▶ Selection
- Official Poster for Ran Samanalayo
- Also known as: Sinhala: රන් සමනළයෝ
- Genre: Romance Comedy
- Written by: Priyal Weerasinghe
- Directed by: Sandaruwan Jayawickrama
- Starring: Pubudu Chathuranga Asha Edirisinghe Roshan Ranawana Saranga Disasekara Sachini Ayendra
- Country of origin: Sri Lanka
- Original language: Sinhala
- No. of episodes: 250

Production
- Producers: Jayanthe Karunarathne Nilantha Karunarathne
- Running time: Monday to Friday at 8:00pm

Original release
- Network: Independent Television Network
- Release: 8 June 2011 – 25 May 2012

Related
- Pabalu; Ridee Siththam;

= Ran Samanalayo =

Ran Samanalayo (Sinhala: රන් සමනළයෝ) is a Sri Lankan television drama broadcast by Independent Television Network. The series first aired on 8 June 2011 and concluded on 25 May 2012. This is a mega hit of Sandaruwan Jayawickrama after Sulanga. Ran Samanalayo has been rated by many surveys as the most popular teledrama at 8:00pm. Actor Saranga Disasekara was awarded as the most popular actor of the year 2011 at Raigam Tele'es for his acting in this teledrama. Ran Samanalayo is special for its attractive color combination of costumes and other relevant things.

==Story==
Samanali, an innocent beautiful girl in her twenties works as a dancing teacher of a convent. She lives with her mother and grandmother. Her grandmother always accuses Samanali's mother due to a past incident. So Samanali is worrying about that and also she thinks that she has a big responsibility of her mother's and grandmother's lives. So she is living a strict life and she hasn't had any close relationship with a boy.

Rows taken from a dataset
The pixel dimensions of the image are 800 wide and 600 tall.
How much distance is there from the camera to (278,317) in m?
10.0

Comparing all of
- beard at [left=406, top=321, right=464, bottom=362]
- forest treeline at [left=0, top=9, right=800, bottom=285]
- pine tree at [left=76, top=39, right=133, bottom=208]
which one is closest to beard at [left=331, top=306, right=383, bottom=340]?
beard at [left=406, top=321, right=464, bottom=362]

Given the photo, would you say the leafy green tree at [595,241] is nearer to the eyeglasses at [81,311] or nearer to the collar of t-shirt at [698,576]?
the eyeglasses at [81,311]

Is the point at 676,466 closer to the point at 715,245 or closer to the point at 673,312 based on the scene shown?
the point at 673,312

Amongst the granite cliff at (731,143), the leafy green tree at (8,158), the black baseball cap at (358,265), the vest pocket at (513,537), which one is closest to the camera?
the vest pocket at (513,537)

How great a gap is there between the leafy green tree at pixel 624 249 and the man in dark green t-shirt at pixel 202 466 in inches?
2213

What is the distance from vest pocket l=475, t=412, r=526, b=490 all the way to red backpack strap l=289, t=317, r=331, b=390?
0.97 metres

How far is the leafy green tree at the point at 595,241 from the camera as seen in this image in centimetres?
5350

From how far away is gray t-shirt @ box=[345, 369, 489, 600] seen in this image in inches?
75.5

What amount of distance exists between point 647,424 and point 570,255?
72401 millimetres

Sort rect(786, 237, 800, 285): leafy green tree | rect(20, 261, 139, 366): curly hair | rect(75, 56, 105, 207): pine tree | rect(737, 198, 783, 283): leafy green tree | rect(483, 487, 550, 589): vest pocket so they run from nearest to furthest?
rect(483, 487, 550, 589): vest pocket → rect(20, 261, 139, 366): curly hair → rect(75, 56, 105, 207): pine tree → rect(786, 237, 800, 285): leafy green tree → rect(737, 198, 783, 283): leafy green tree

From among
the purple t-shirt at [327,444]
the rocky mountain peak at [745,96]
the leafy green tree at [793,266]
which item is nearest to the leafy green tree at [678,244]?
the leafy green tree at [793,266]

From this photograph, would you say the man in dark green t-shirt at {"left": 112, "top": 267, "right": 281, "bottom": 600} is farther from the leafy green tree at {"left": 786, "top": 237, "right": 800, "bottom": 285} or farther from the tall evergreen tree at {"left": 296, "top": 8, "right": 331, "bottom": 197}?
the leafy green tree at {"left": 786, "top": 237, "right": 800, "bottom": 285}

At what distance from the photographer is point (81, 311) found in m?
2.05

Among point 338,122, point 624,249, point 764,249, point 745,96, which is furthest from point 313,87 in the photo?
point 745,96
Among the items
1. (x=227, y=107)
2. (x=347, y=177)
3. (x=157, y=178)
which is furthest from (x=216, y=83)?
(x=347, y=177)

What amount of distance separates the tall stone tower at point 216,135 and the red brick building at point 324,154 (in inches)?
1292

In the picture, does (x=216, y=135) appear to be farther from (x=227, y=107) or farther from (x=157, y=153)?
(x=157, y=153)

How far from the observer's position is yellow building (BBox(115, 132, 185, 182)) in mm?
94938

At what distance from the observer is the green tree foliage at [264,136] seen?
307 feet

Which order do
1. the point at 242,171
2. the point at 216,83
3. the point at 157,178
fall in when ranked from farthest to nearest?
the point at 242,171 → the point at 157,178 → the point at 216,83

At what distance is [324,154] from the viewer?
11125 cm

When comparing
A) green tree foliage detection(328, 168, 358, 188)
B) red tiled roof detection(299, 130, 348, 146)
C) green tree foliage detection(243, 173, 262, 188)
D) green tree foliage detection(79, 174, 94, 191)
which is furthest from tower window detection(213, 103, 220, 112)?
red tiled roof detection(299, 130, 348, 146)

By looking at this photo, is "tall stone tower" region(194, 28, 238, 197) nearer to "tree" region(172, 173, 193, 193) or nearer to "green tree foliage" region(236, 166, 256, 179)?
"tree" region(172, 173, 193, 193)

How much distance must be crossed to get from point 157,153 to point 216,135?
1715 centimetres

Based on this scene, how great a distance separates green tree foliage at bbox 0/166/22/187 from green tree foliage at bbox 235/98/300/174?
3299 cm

▶ Requirements
• A. In the Ran Samanalayo article, transcribe everything from "Original release" down to "other relevant things.".
• B. Answer the following questions using the Ran Samanalayo article.
(i) How many episodes does the series have?
(ii) Which network broadcast it?
(iii) Where does Samanali work as a dancing teacher?

▶ Responses for each task
• A.
Original release
- Network: Independent Television Network
- Release: 8 June 2011 – 25 May 2012

Related
- Pabalu; Ridee Siththam;

= Ran Samanalayo =

Ran Samanalayo (Sinhala: රන් සමනළයෝ) is a Sri Lankan television drama broadcast by Independent Television Network. The series first aired on 8 June 2011 and concluded on 25 May 2012. This is a mega hit of Sandaruwan Jayawickrama after Sulanga. Ran Samanalayo has been rated by many surveys as the most popular teledrama at 8:00pm. Actor Saranga Disasekara was awarded as the most popular actor of the year 2011 at Raigam Tele'es for his acting in this teledrama. Ran Samanalayo is special for its attractive color combination of costumes and other relevant things.

• B.
(i) 250
(ii) Independent Television Network
(iii) At a convent